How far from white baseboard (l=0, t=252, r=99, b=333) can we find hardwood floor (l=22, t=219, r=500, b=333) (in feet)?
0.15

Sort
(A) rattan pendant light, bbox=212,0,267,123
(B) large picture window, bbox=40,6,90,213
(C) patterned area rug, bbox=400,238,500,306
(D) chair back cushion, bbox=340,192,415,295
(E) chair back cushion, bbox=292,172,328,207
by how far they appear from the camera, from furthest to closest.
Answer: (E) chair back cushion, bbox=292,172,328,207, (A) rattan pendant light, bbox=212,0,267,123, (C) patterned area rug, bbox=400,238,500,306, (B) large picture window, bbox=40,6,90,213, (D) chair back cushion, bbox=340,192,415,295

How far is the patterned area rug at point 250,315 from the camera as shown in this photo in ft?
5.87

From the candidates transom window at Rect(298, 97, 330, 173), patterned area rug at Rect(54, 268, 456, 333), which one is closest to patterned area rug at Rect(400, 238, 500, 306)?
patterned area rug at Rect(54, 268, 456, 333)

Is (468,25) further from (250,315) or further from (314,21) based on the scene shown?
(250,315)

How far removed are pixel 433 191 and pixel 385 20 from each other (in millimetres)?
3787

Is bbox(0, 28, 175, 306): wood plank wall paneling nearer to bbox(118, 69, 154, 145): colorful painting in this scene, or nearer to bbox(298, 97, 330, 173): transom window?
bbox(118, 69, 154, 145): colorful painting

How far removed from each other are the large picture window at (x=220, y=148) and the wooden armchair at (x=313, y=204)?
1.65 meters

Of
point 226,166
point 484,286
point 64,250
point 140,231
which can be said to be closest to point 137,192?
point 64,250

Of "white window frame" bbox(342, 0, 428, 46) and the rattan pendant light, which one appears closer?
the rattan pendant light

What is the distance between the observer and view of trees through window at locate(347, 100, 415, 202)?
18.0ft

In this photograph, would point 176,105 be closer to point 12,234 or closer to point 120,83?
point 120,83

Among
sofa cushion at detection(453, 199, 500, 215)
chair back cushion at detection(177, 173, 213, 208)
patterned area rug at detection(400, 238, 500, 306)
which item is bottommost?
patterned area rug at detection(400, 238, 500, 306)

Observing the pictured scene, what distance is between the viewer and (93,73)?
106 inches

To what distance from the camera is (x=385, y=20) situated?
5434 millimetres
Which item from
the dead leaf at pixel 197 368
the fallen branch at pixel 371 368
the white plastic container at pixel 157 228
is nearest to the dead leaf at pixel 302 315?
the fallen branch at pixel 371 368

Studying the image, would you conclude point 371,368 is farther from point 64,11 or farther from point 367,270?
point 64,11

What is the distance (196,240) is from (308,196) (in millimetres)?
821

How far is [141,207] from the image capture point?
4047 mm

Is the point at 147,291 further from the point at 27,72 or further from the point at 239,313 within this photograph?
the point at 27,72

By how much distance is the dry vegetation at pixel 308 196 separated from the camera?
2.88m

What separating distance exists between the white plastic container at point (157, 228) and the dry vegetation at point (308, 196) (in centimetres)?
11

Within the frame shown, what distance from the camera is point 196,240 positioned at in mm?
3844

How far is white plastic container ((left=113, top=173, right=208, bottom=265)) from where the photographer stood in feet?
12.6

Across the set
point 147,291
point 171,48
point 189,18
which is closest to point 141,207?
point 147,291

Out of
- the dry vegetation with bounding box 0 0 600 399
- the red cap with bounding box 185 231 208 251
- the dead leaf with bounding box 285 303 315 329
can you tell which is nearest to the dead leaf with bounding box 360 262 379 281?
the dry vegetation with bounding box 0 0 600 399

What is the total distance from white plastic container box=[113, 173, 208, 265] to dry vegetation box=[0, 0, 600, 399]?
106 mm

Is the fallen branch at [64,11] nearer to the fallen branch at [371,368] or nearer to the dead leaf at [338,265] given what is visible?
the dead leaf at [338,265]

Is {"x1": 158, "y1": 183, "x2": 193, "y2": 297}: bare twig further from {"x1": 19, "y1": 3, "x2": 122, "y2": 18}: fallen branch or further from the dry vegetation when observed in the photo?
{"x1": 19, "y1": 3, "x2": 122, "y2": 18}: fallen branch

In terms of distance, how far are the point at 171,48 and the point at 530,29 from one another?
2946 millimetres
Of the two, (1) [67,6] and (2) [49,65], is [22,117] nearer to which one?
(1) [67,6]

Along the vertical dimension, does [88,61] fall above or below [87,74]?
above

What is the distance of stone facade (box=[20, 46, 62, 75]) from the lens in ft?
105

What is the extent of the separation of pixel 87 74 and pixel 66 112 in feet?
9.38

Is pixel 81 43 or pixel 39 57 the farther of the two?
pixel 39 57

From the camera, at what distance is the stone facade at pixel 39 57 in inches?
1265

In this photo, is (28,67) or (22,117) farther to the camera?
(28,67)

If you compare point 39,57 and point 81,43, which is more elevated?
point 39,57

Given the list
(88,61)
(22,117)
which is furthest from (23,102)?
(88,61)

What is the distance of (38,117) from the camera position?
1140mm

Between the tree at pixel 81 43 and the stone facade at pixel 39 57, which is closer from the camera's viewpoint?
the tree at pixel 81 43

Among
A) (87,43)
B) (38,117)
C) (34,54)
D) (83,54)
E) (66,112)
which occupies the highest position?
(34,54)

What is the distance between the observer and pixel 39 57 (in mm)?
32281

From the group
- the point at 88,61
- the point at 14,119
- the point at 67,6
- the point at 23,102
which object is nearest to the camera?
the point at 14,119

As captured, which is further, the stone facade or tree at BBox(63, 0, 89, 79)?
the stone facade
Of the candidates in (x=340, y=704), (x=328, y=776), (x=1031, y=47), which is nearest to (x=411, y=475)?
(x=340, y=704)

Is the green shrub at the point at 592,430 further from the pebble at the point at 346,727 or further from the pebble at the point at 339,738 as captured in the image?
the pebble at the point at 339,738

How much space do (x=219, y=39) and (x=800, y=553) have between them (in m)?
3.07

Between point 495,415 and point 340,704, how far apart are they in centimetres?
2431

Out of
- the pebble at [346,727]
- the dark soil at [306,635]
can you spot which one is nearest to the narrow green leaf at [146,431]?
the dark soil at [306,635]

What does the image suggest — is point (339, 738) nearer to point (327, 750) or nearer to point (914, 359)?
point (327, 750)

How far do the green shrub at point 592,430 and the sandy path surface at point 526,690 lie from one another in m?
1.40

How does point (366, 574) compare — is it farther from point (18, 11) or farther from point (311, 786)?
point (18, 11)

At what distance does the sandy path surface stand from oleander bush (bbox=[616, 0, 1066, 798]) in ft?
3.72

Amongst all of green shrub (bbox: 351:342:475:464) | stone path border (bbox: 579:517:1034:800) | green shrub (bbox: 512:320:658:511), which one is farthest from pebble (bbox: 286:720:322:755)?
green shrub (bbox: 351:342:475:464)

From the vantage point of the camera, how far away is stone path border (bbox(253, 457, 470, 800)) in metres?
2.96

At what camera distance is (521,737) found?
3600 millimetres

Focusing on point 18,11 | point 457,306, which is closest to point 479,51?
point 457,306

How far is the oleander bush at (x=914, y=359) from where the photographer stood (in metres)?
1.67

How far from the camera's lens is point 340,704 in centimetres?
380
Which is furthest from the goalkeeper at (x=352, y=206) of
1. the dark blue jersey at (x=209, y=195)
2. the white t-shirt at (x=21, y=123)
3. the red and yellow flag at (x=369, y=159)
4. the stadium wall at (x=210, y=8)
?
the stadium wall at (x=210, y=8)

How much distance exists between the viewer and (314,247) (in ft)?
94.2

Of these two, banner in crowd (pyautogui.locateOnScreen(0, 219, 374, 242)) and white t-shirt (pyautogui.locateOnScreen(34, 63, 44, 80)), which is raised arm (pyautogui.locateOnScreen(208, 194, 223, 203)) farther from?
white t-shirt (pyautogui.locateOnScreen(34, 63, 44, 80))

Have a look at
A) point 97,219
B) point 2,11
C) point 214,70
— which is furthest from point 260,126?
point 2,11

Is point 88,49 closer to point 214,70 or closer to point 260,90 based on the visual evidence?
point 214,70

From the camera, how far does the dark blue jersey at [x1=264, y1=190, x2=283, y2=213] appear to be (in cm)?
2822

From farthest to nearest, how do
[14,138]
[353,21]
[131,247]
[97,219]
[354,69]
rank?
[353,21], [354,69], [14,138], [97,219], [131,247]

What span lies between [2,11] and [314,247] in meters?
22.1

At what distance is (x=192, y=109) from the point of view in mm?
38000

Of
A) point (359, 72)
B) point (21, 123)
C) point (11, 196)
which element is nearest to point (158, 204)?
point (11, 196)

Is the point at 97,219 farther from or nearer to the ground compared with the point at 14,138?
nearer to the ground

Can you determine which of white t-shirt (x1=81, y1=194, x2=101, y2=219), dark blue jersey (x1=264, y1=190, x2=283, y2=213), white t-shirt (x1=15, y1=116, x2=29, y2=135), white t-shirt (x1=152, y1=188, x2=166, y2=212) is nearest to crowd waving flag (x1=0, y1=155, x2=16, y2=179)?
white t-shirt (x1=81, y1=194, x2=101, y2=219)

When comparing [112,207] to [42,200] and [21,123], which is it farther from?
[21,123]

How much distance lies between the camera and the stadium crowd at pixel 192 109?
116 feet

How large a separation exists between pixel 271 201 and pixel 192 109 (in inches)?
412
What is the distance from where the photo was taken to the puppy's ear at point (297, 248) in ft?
##########
**GIVEN REQUEST**
Convert the lines above into a Markdown table, starting with the line that contains "What span lies" and going on through the last line of the records. Use the columns Row and Line, number each row, and leave out blank lines.

**RESULT BELOW**
| Row | Line |
|---|---|
| 1 | What span lies between [2,11] and [314,247] in meters? |
| 2 | 22.1 |
| 3 | At what distance is (x=192, y=109) from the point of view in mm? |
| 4 | 38000 |
| 5 | Of |
| 6 | A) point (359, 72) |
| 7 | B) point (21, 123) |
| 8 | C) point (11, 196) |
| 9 | which element is nearest to point (158, 204)? |
| 10 | point (11, 196) |
| 11 | Is the point at 97,219 farther from or nearer to the ground compared with the point at 14,138? |
| 12 | nearer to the ground |
| 13 | Can you determine which of white t-shirt (x1=81, y1=194, x2=101, y2=219), dark blue jersey (x1=264, y1=190, x2=283, y2=213), white t-shirt (x1=15, y1=116, x2=29, y2=135), white t-shirt (x1=152, y1=188, x2=166, y2=212) is nearest to crowd waving flag (x1=0, y1=155, x2=16, y2=179)? |
| 14 | white t-shirt (x1=81, y1=194, x2=101, y2=219) |
| 15 | When comparing [112,207] to [42,200] and [21,123], which is it farther from? |
| 16 | [21,123] |
| 17 | How much distance lies between the camera and the stadium crowd at pixel 192 109? |
| 18 | 116 feet |
| 19 | How large a separation exists between pixel 271 201 and pixel 192 109 (in inches)? |
| 20 | 412 |
| 21 | What is the distance from where the photo was taken to the puppy's ear at point (297, 248) in ft? |